ZU PRÜFENDER TEXT –
______
Wann, Wo und wie lange?
Wann sollte ich am besten üben?
Die größte Herausforderung für viele Menschen ist es, einen festen Zeitpunkt für die Yogapraxis zu finden. Dabei solltest du dich nicht durch das Ende des Geschirrspülgangs oder einen wichtigen Punkt für den Einkaufszettel ablenken lassen. Lege am besten einen festen Zeitpunkt fest, der einen festen Anfang und Ende so wie vorher der Yoga Kurs hatte. Versuche dabei realistisch zu sein. Aus dem eigenen Kampf mit dem inneren Schweinehund kann ich nur sagen, je später der Tag umso leichter findet man eine Ausrede für den Ausfall der Yogaeinheit.
Ich persönlich konnte meinen inneren Schweinehund nur überwinden, indem ich jeden Morgen direkt aus dem Bett auf die Matte gehe. Das war am Anfang nicht ganz einfach, da mein Körper kraftvolle Bewegungen am frühen Morgen nicht als erste Wahl empfand. Jetzt nach knapp vier Jahren täglicher Yogapraxis ist es einer der schönsten Momente des Tages. Ich nehme mir Zeit, bewusst meinen Körper und meine Atmung wahrzunehmen, mich zu dehnen, mich aufzurichten, Muskelgruppen zu aktivieren und bei mir selbst anzukommen.
Welcher Platz bietet sich an?
Manche Menschen brauchen einen schönen Raum oder eine gewisse Ausstattung, um sich wohl zu fühlen. Wenn du zu diesen Menschen gehörst, dann überlege dir, welcher Rahmen für deine Yogapraxis wirklich wichtig ist und setze das um. Grundsätzlich brauchst du einen Platz von 2m mal 1m und im besten Fall eine Yogamatte und sonst nichts. Für deine Praxis ist der Ort am besten, an dem du dich gut konzentrieren und fokussieren kannst und du dich am wenigsten ablenken lässt.
Ich habe aber auch schon wunderschöne Yogastunden in Hotelzimmern, im Flur bei meinen Eltern oder zwischen den Zelten im nassen Gras auf einem Festival gehabt. Je eingeschränkter ich war, umso kreativer musste ich sein und das hat meist meine Praxis positiv beeinflusst. Dann musste ich mir Alternativen überlegen und Bewegungen ausprobieren und konnte nicht einfach ein Programm abspulen. In diesen Momenten war ich ganz und gar bei mir.
______
BEREITGESTELLTE DATEN –
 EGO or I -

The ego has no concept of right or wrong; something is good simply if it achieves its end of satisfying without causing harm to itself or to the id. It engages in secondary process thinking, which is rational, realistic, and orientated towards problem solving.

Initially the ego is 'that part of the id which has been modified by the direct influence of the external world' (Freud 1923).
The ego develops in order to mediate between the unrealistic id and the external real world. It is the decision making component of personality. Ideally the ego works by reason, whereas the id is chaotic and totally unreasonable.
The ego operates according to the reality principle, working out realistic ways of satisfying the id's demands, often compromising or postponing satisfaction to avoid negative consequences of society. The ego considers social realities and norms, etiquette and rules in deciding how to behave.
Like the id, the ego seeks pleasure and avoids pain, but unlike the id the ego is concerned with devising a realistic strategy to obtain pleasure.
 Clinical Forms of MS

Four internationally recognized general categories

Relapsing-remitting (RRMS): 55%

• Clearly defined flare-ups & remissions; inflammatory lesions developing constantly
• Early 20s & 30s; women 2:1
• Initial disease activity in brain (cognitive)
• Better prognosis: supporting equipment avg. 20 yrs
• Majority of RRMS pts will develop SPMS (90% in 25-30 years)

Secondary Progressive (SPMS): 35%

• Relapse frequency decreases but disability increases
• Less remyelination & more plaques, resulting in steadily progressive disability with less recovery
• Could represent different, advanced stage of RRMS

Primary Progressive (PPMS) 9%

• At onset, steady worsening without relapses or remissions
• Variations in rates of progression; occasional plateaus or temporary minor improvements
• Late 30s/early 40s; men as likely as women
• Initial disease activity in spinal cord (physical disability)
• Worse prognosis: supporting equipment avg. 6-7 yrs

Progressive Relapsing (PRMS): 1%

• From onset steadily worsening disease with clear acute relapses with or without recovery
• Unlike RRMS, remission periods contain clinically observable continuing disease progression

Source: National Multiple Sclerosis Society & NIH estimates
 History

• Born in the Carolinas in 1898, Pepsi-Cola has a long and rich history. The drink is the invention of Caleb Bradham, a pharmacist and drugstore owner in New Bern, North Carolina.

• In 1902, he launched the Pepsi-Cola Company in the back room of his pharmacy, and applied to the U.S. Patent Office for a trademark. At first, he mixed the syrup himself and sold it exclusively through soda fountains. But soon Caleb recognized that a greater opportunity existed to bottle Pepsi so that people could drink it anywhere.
______
WAS ZU TUN IST –
- 1) Stimmen die folgenden Aussagen mit dem Text über die Yogapraxis überein? Antworte jeweils mit Ja oder Nein und zitiere die entscheidenden Worte des Textes wörtlich.
(a) Die schreibende Person geht jeden Morgen direkt nach dem Aufstehen auf die Matte.
(b) Für die Praxis ist mindestens eine Fläche von 3m mal 2m nötig.
(c) Je später am Tag, desto schwerer fällt es, eine Ausrede für das Auslassen der Yogaeinheit zu finden.
- 2) Gib aus dem Text über die Yogapraxis den Abschnitt zwischen „Manche Menschen brauchen“ und „wenigsten ablenken lässt.“ einschließlich wörtlich wieder.

LÖSUNGEN DER AUFGABEN –
- 1)
(a) Ja: „indem ich jeden Morgen direkt aus dem Bett auf die Matte gehe“
(b) Nein: „Grundsätzlich brauchst du einen Platz von 2m mal 1m und im besten Fall eine Yogamatte und sonst nichts.“
(c) Nein: „je später der Tag umso leichter findet man eine Ausrede für den Ausfall der Yogaeinheit“

- 2)
Manche Menschen brauchen einen schönen Raum oder eine gewisse Ausstattung, um sich wohl zu fühlen. Wenn du zu diesen Menschen gehörst, dann überlege dir, welcher Rahmen für deine Yogapraxis wirklich wichtig ist und setze das um. Grundsätzlich brauchst du einen Platz von 2m mal 1m und im besten Fall eine Yogamatte und sonst nichts. Für deine Praxis ist der Ort am besten, an dem du dich gut konzentrieren und fokussieren kannst und du dich am wenigsten ablenken lässt.